Palavrório: Tristeza

Janu Ikuno
Aug 28, 2017 · 2 min read

Tenho medo de tudo, menos de tristezas. Lido bem com todas elas, as coloridas e as monocromáticas, as opacas e as que ofuscam tudo tamanho o brilho, as ariscas e as mais dóceis, as anônimas e com sobrenome. Recebo todas com esmero e abraços.

Toda tristeza é fruto de um “não foi, mas poderia ter sido”. Um carinho que deixou de ser feito, uma palavra que chegou atravessada, uma oportunidade que se perdeu, uma noite mal dormida, um nó que, ao invés de desfeito, tornou-se corda de navio a nos puxar de volta.

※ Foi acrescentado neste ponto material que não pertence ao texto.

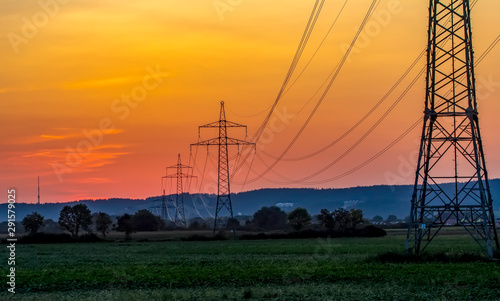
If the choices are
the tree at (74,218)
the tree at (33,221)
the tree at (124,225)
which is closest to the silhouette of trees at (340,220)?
the tree at (124,225)

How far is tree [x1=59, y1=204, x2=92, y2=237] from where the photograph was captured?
182 meters

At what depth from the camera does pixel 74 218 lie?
184 m

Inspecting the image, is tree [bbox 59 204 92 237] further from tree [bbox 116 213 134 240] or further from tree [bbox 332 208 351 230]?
tree [bbox 332 208 351 230]

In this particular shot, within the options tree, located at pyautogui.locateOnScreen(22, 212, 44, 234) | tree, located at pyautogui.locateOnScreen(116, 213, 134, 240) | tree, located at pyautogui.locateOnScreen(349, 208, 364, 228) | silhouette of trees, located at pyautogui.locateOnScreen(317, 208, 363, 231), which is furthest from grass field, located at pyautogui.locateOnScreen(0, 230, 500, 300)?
tree, located at pyautogui.locateOnScreen(349, 208, 364, 228)

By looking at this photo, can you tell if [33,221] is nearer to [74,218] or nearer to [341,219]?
[74,218]

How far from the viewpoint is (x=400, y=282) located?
41.4 metres

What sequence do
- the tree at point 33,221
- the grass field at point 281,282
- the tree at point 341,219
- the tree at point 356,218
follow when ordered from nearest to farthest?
the grass field at point 281,282 → the tree at point 33,221 → the tree at point 356,218 → the tree at point 341,219

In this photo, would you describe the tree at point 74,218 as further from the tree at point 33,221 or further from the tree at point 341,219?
the tree at point 341,219

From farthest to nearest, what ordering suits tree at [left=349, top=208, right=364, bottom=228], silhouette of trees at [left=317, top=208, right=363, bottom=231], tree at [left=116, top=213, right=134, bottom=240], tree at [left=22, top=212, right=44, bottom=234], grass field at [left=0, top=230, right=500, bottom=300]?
tree at [left=349, top=208, right=364, bottom=228], silhouette of trees at [left=317, top=208, right=363, bottom=231], tree at [left=22, top=212, right=44, bottom=234], tree at [left=116, top=213, right=134, bottom=240], grass field at [left=0, top=230, right=500, bottom=300]

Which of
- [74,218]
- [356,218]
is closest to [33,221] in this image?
[74,218]

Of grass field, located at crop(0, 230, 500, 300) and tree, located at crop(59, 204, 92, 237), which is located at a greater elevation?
tree, located at crop(59, 204, 92, 237)

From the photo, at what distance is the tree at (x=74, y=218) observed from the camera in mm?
181500

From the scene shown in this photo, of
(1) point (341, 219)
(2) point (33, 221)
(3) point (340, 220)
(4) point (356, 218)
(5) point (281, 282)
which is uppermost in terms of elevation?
(2) point (33, 221)

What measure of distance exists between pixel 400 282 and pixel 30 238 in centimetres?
10649
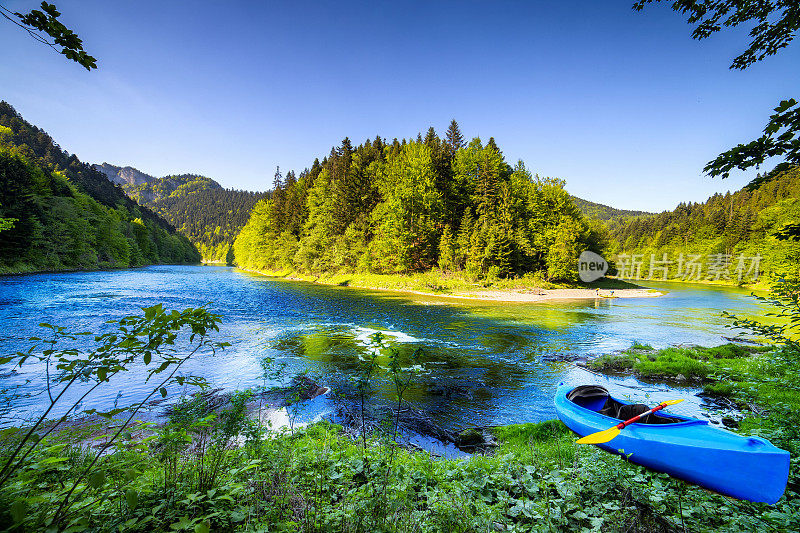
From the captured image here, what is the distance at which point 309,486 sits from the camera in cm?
384

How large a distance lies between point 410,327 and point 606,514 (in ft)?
46.8

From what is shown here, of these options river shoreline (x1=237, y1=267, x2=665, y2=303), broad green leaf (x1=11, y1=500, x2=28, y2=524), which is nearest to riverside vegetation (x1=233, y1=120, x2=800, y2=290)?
river shoreline (x1=237, y1=267, x2=665, y2=303)

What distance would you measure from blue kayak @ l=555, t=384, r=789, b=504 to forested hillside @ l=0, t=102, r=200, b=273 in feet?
58.1

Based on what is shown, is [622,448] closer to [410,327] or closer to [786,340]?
[786,340]

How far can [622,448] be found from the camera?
5668mm

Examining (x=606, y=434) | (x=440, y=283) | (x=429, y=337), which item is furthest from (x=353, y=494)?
(x=440, y=283)

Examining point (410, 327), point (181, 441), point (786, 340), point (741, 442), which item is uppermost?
point (786, 340)

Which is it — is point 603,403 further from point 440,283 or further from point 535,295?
point 440,283

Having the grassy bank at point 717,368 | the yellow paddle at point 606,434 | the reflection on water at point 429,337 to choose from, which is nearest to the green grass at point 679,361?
the grassy bank at point 717,368

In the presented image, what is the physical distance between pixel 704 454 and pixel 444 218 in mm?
38579

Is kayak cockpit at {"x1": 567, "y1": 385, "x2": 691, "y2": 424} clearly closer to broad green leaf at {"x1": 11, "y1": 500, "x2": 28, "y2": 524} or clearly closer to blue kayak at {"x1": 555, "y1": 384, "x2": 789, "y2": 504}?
blue kayak at {"x1": 555, "y1": 384, "x2": 789, "y2": 504}

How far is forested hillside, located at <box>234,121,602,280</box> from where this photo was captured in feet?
127

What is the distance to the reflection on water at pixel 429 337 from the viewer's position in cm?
912

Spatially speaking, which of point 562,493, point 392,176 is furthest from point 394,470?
point 392,176
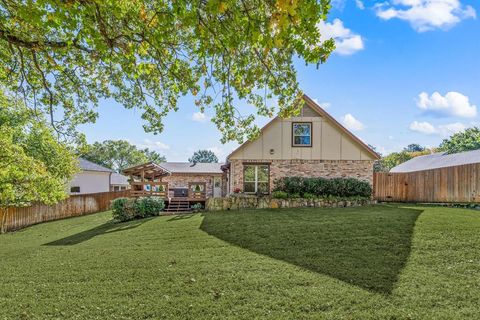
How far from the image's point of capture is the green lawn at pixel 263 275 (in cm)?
455

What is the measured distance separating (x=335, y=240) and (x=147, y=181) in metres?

Foi Valter Hugo Mãe quem me disse que “(…) a tristeza a gente respeita e deita fora. A tristeza a gente respeita e, na primeira oportunidade, deita fora. É como algo descartável. Precisamos usar mas não é bom ficar guardada”.

Cria de expectativa e frustração, mesmo que das diminutas, uma tristeza tem vocação para se transformar em alegria e plenitude ou, no mínimo, em uma canção para ouvir enquanto se é devorado por um copo de coca-cola.

Uma tristeza brilhante

Todo céu noturno é uma tristeza disfarçada de espaço sideral.

Uma música de tristeza

Em Alice, de Tom Waits, a tristeza parece transbordar. Ouça aqui, se quiser.

Uma tristeza em filme

Apesar de registrada em preto e branco, a tristeza em “O Garoto”, de Charles Chaplin, é lilás.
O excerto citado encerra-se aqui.